━━ KUTIPAN TEKS

1. bahwa dalil para Pemohon sepanjang berkenaan dengan
pertentangan Pasal 80A UU Ormas dengan prinsip negara hukum
sebagaimana diatur dalam Pasal 1 ayat (3) UUD 1945, pertimbangan
Mahkamah sebagaimana diuraikan pada Paragraf [3.10] di atas untuk
sebagian telah dengan sendirinya menjawab dalil para Pemohon a quo.
Namun, Mahkamah perlu menegaskan lebih jauh bahwa negara hukum
memang menjamin hak asasi manusia, in casu hak atas kemerdekaan
berserikat tetapi pada saat yang sama negara hukum juga membenarkan
adanya pembatasan terhadap hak asasi manusia sepanjang memenuhi
persyaratan sebagaimana dimaksud dalam Pasal 28J ayat (2) UUD 1945,
yaitu bahwa (1) pembatasan tersebut ditetapkan dengan undang-
undang; (2) pembatasan dilakukan semata-mata dengan maksud untuk
menjamin pengakuan serta penghormatan atas hak dan kebebasan orang
lain; (3) pembatasan dilakukan untuk memenuhi tuntutan yang adil
sesuai dengan pertimbangan moral, nilai-nilai agama, keamanan, dan
ketertiban umum dalam suatu masyarakat demokratis. Pembatasan
tersebut dapat berbentuk larangan maupun keharusan yang disertai
dengan sanksi jika larangan dilanggar atau keharusan tersebut tidak
dilaksanakan. Namun, dalam konteks permohonan a quo, Pasal 80A
tidaklah langsung berkenaan dengan pembatasan demikian melainkan
hanya mengatur tentang konsekuensi dari dilanggarnya pembatasan yang
berupa larangan atau keharusan yang diatur dalam ketentuan lain dalam
UU Ormas.

2. bahwa para Pemohon mendalilkan bahwa Pasal 80A yang
menyekaliguskan pencabutan badan hukum Ormas dengan pembubaran
tanpa due process of law oleh lembaga peradilan yang putusannya telah
memiliki kekuatan hukum tetap telah mengesampingkan asas equality
before the law dan bertolak belakang dengan asas menjunjung hukum
dengan tidak ada kecualinya sehingga, menurut para Pemohon,
bertentangan dengan Pasal 27 ayat (1) UUD 1945.

━━━━
━━ KUMPULAN BARIS

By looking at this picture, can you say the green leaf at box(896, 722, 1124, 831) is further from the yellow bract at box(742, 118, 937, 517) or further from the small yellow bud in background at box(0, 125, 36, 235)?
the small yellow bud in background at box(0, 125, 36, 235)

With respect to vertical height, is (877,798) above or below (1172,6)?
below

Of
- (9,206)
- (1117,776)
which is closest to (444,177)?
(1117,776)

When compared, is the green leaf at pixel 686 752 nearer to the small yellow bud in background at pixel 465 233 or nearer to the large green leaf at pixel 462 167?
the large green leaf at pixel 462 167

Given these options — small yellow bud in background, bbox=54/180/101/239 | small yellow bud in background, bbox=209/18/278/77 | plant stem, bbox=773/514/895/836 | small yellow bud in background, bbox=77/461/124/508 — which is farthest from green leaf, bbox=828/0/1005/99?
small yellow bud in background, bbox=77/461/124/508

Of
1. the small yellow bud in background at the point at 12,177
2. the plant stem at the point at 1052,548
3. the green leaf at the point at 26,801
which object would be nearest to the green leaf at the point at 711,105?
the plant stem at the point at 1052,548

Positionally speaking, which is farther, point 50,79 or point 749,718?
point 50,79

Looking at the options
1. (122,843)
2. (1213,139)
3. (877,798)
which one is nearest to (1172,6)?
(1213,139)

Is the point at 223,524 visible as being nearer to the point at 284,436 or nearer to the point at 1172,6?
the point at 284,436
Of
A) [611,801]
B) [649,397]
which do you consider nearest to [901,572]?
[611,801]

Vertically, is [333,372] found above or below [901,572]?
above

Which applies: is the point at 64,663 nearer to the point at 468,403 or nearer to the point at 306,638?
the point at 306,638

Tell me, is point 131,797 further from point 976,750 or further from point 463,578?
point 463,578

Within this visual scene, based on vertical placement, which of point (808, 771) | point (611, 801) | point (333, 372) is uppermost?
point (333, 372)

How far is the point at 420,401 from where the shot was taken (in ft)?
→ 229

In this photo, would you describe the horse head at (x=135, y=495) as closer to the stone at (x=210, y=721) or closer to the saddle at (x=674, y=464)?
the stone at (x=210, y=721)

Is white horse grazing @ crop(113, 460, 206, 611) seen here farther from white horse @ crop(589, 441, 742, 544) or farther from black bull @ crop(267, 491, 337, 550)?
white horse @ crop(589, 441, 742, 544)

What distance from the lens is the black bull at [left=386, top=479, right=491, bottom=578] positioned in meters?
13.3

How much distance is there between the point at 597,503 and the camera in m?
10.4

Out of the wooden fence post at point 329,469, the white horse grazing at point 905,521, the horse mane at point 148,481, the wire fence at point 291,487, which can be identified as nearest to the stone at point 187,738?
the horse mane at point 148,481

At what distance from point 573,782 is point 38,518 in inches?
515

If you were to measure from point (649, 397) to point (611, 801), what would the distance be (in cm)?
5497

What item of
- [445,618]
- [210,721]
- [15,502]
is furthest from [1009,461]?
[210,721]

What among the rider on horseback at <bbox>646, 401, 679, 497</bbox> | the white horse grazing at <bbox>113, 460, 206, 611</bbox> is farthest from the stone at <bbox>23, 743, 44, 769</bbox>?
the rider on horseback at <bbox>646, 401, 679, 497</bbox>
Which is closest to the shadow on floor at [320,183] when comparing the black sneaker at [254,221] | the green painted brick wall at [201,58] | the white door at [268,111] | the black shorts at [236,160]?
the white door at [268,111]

━━━━

_PERINTAH TUGAS:_
**1.** Menurut kutipan tentang Pasal 80A UU Ormas, pasal UUD 1945 mana yang memuat persyaratan pembatasan hak asasi manusia?
**2.** Temukan setiap baris yang memuat kata "closest", lalu salin baris-baris tersebut.
Kutipan dan kumpulan baris tidak saling berkaitan.

_JAWABAN TIAP TUGAS:_
**1.** Pasal 28J ayat (2) UUD 1945.

**2.**
which is closest to (444,177)?
Which is closest to the shadow on floor at [320,183] when comparing the black sneaker at [254,221] | the green painted brick wall at [201,58] | the white door at [268,111] | the black shorts at [236,160]?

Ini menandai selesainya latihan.